## To be done
Omit the images, then print each record below exactly as it reads.

## Input data

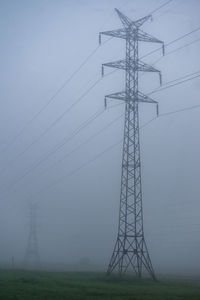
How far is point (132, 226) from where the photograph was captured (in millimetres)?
40656

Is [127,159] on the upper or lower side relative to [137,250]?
upper

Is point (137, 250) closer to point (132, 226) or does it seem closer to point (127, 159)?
point (132, 226)

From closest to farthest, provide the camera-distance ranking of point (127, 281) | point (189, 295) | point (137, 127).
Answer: point (189, 295)
point (127, 281)
point (137, 127)

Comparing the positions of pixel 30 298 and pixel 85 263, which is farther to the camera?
pixel 85 263

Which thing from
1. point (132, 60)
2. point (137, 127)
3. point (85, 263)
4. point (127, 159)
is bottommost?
point (85, 263)

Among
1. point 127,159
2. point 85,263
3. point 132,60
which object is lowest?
point 85,263

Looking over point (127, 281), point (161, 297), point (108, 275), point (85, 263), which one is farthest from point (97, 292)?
point (85, 263)

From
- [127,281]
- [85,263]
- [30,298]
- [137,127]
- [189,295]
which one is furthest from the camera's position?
[85,263]

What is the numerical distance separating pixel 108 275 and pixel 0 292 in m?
15.8

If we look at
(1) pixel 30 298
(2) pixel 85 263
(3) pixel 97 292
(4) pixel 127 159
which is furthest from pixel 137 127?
(2) pixel 85 263

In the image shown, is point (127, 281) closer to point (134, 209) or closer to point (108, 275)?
point (108, 275)

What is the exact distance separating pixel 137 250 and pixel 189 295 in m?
12.8

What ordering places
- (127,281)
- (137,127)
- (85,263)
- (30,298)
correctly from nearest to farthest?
(30,298) → (127,281) → (137,127) → (85,263)

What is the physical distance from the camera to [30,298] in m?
26.2
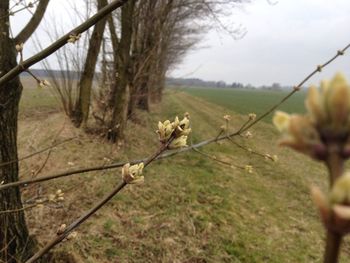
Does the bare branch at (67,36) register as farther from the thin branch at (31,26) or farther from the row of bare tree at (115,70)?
the row of bare tree at (115,70)

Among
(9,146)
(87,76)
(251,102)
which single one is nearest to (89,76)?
(87,76)

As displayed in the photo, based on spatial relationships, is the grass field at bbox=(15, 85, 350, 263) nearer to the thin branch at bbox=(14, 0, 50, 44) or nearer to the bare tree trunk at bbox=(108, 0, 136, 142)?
the bare tree trunk at bbox=(108, 0, 136, 142)

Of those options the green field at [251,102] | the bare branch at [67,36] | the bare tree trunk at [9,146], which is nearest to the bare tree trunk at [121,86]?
the green field at [251,102]

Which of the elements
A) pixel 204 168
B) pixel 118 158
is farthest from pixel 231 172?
pixel 118 158

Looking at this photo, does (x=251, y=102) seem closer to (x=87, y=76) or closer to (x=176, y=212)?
(x=87, y=76)

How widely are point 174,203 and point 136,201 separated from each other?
0.64 meters

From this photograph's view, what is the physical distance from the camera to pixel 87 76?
9586mm

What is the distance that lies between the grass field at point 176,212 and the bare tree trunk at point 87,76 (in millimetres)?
422

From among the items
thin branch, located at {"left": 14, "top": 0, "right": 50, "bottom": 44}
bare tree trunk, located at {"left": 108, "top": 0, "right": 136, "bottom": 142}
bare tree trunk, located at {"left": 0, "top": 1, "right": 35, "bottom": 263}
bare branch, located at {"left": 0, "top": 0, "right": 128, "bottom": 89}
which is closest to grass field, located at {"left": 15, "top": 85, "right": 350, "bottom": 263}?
bare tree trunk, located at {"left": 0, "top": 1, "right": 35, "bottom": 263}

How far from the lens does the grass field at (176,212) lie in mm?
5059

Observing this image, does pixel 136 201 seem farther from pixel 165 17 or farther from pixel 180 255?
pixel 165 17

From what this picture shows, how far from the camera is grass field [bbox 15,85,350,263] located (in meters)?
5.06

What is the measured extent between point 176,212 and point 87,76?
4.65 metres

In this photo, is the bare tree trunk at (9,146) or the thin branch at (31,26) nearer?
the bare tree trunk at (9,146)
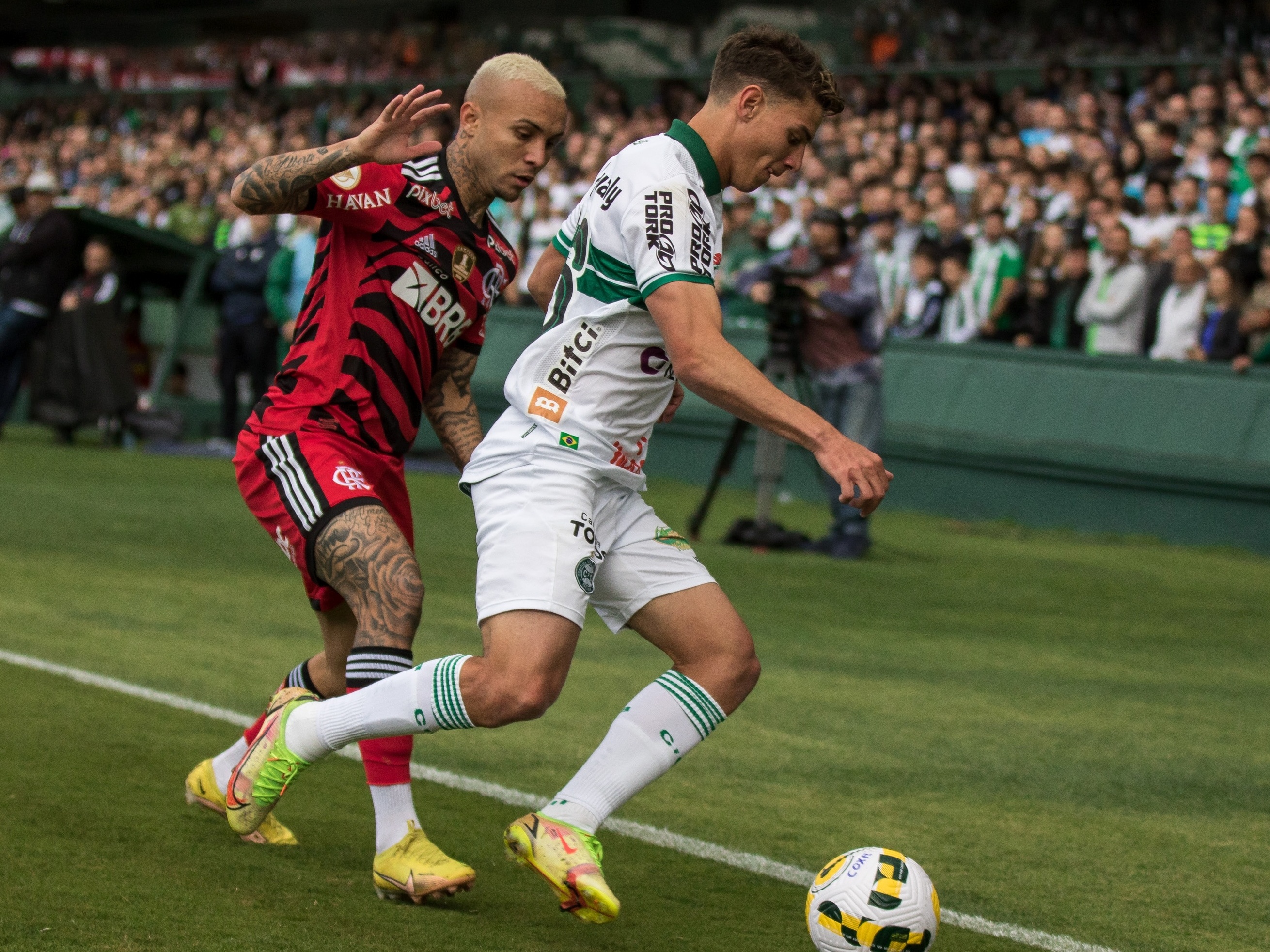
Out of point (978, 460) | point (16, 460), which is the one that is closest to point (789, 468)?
point (978, 460)

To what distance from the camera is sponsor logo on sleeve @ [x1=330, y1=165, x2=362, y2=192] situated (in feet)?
14.4

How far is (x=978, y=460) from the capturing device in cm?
1445

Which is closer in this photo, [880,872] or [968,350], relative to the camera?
[880,872]

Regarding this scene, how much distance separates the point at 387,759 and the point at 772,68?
6.46 ft

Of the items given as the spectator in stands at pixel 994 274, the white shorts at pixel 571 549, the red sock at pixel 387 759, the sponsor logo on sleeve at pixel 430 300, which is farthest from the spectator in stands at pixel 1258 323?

## Full response
How far is point (132, 226) from where the photograph was captured (in millimetres)?
40656

Is [127,159] on the upper or lower side relative to [137,250]?
upper

Is point (137, 250) closer to point (132, 226) or does it seem closer to point (127, 159)?
point (132, 226)

From closest to farthest, provide the camera-distance ranking of point (127, 281) | point (189, 295) | point (137, 127).
Answer: point (189, 295)
point (127, 281)
point (137, 127)

Comparing the positions of pixel 30 298 and pixel 85 263, which is farther to the camera?
pixel 85 263

Which thing from
1. point (132, 60)
2. point (137, 127)
3. point (85, 263)
4. point (127, 159)
is bottommost?
point (85, 263)

Among
1. point 127,159
2. point 85,263
3. point 132,60
which object is lowest?
point 85,263

Looking over point (127, 281), point (161, 297), point (108, 275), point (85, 263), which one is farthest from point (97, 292)?
point (85, 263)

From
- [127,281]
- [85,263]
- [30,298]
- [137,127]
- [189,295]
which one is furthest from the camera's position?
[85,263]

What is the numerical distance separating pixel 108 275 and pixel 0 292 in m?
15.8

If we look at
(1) pixel 30 298
(2) pixel 85 263
(3) pixel 97 292
(4) pixel 127 159
which is furthest from pixel 137 127?
(2) pixel 85 263

In the image shown, is point (127, 281) closer to point (134, 209) or closer to point (108, 275)?
point (108, 275)

What is the exact distance separating pixel 137 250 and pixel 189 295 in m?
12.8

What ordering places
- (127,281)
- (137,127)
- (85,263)
- (30,298)
correctly from nearest to farthest?
(30,298) → (127,281) → (137,127) → (85,263)

What is the physical distance from the camera to [30,298] in m?
26.2
Does the bare branch at (67,36) register as farther from the thin branch at (31,26) or farther from the row of bare tree at (115,70)?
the row of bare tree at (115,70)

Among
(9,146)
(87,76)
(251,102)
which single one is nearest to (89,76)?
(87,76)

As displayed in the photo, based on spatial relationships, is the grass field at bbox=(15, 85, 350, 263) nearer to the thin branch at bbox=(14, 0, 50, 44) or nearer to the bare tree trunk at bbox=(108, 0, 136, 142)?
the bare tree trunk at bbox=(108, 0, 136, 142)

Of those options the green field at [251,102] | the bare branch at [67,36] | the bare tree trunk at [9,146], which is nearest to the bare tree trunk at [121,86]?
the green field at [251,102]

Which of the elements
A) pixel 204 168
B) pixel 118 158
is farthest from pixel 231 172?
pixel 118 158

Looking at this photo, does (x=251, y=102) seem closer to (x=87, y=76) or closer to (x=176, y=212)?
(x=87, y=76)

How widely are point 174,203 and point 136,201 separated from each other?
0.64 meters

From this photograph's view, what is the physical distance from the camera to pixel 87 76?
9586mm

What is the distance that lies between the grass field at point 176,212 and the bare tree trunk at point 87,76 (in millimetres)?
422

From among the items
thin branch, located at {"left": 14, "top": 0, "right": 50, "bottom": 44}
bare tree trunk, located at {"left": 108, "top": 0, "right": 136, "bottom": 142}
bare tree trunk, located at {"left": 0, "top": 1, "right": 35, "bottom": 263}
bare branch, located at {"left": 0, "top": 0, "right": 128, "bottom": 89}
which is closest to grass field, located at {"left": 15, "top": 85, "right": 350, "bottom": 263}?
bare tree trunk, located at {"left": 0, "top": 1, "right": 35, "bottom": 263}

How far from the lens does the grass field at (176,212) lie in mm?
5059

Observing this image, does pixel 136 201 seem farther from pixel 165 17 or farther from pixel 180 255?
pixel 165 17

From what this picture shows, how far from the camera is grass field [bbox 15,85,350,263] located (in meters)?
5.06

What is the measured extent between point 176,212 and point 87,76?
4.65 metres

In this photo, is the bare tree trunk at (9,146) or the thin branch at (31,26) nearer?
the bare tree trunk at (9,146)
Out of point (978, 460) | point (16, 460), which is the one that is closest to point (789, 468)?
point (978, 460)

To what distance from the camera is sponsor logo on sleeve @ [x1=330, y1=165, x2=362, y2=192] situated (in feet)?
14.4

How far is (x=978, y=460) from the capturing device in cm?
1445

Which is closer in this photo, [880,872] or [968,350], relative to the camera?
[880,872]

Regarding this scene, how much distance separates the point at 387,759 and the point at 772,68?
6.46 ft

Of the items given as the spectator in stands at pixel 994 274, the white shorts at pixel 571 549, the red sock at pixel 387 759, the sponsor logo on sleeve at pixel 430 300, which is farthest from the spectator in stands at pixel 1258 323?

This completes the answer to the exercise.